* [ENTRIES]:
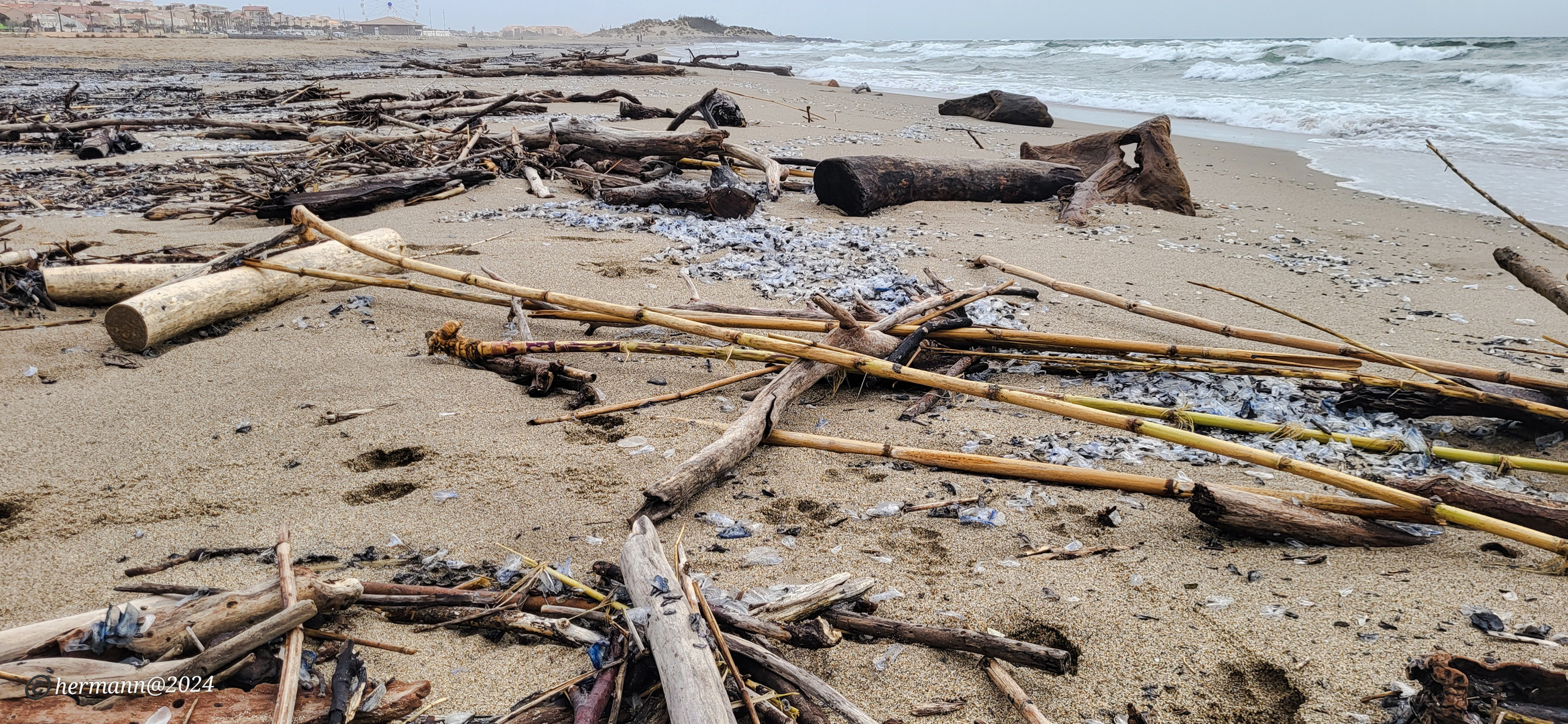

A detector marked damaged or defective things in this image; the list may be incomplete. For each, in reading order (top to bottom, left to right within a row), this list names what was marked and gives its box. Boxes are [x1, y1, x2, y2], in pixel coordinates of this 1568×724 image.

dark charred wood [620, 101, 677, 119]
dark charred wood [667, 88, 746, 131]
dark charred wood [940, 92, 1054, 128]
dark charred wood [815, 156, 1084, 215]
dark charred wood [1022, 114, 1191, 217]
dark charred wood [1185, 482, 1436, 545]
dark charred wood [1386, 476, 1568, 536]
dark charred wood [815, 605, 1072, 674]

* [REQUIRED TASK]:
Turn the rows above into a Markdown table with a Number column and a Line column, giving each line its own number. Leave out blank lines and the pictures.

* [RESPONSE BELOW]:
| Number | Line |
|---|---|
| 1 | A detector marked damaged or defective things in this image; the list may be incomplete. For each, in reading order (top to bottom, left to right within a row), this list names what was marked and gives its box. Boxes are [x1, y1, x2, y2], in pixel coordinates of this 1568×724 image. |
| 2 | dark charred wood [620, 101, 677, 119] |
| 3 | dark charred wood [667, 88, 746, 131] |
| 4 | dark charred wood [940, 92, 1054, 128] |
| 5 | dark charred wood [815, 156, 1084, 215] |
| 6 | dark charred wood [1022, 114, 1191, 217] |
| 7 | dark charred wood [1185, 482, 1436, 545] |
| 8 | dark charred wood [1386, 476, 1568, 536] |
| 9 | dark charred wood [815, 605, 1072, 674] |